Когда мне было пятнадцать лет, я начал в огромных количествах рисовать стамбульские виды. Дело здесь было не в какой-то особенной любви к городу. Просто рисовать натюрморты или портреты я не любил, да и не умел, и единственное, что мне оставалось, — рисовать Стамбул таким, каким я видел его из своего окна или выходя на улицу.
Мои рисунки разделялись на две большие группы.

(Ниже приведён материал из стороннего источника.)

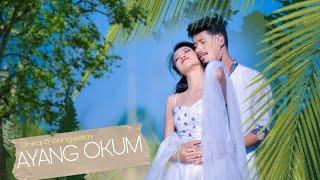 AYANG OKUM ||MISING OFFICIAL ROMANTIC VIDEO ||2021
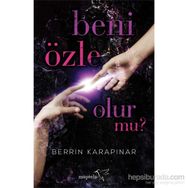 Beni Özle Olur Mu? - Berrin Karapınar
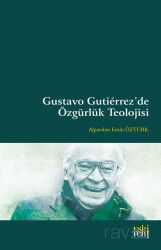 Gustavo Gutiérrez'de Özgürlük Teolojisi - Eskiyeni Yayınları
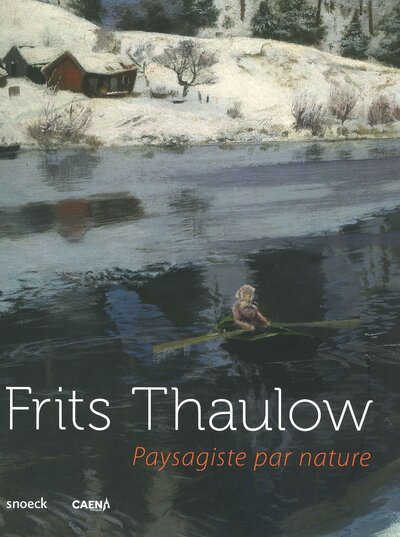 Image de frits thaulow, paysagiste par nature - musee de caen
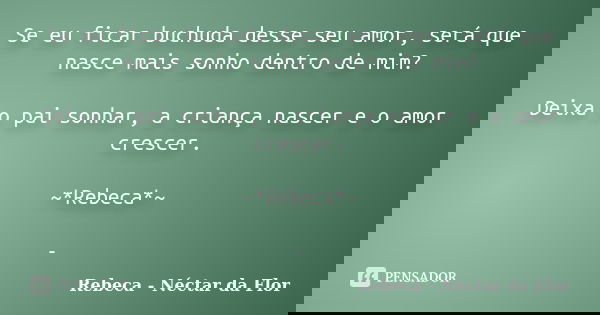 Se eu ficar buchuda desse seu amor, será que nasce mais sonho dentro de mim? Deixa o pai sonhar, a criança nascer e o amor crescer. ~*Rebeca*~ -... Frase de Rebeca - Néctar da Flor.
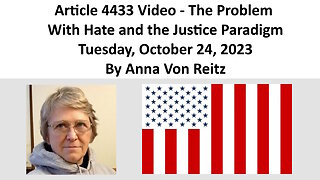 Article 4433 Video - The Problem With Hate and the Justice Paradigm By Anna Von Reitz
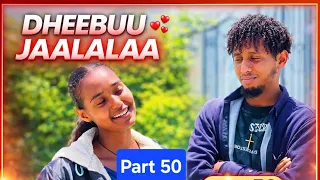 diraamaa dheebuu jaalalaa kutaa 50ffaa oromoo diraamaa episode 50 2026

1. Картины, изображающие здания на берегу Босфора и силуэт города на фоне неба, — то есть, главным образом, те виды, которые приезжие из западных стран уже два века подряд находят «завораживающими». Из окон нашей квартиры в Джихангире сквозь просветы между домами было видно Босфор, Девичью башню, берега Ускюдара и Фындыклы; позже мы переехали в Бешикташ, на вершину холма, откуда открывался впечатляющий вид на вход в пролив, мыс Сарайбурну, дворец Топкапы и силуэт старого города — все это я мог рисовать, даже не выходя из дома. При этом я ни на минуту не забывал, что рисую не что-нибудь, а знаменитый на весь мир «вид Стамбула». Поскольку я рисовал всем известные, многократно растиражированные виды, я редко задавался вопросом, в чем заключается красота моего рисунка. Закончив его, я спрашивал сам себя, а потом и своих близких (как буду спрашивать всю свою жизнь): «Красиво? Хорошо у меня получилось?» — при этом заранее зная, что получу утвердительный ответ, обусловленный уже самим выбором темы.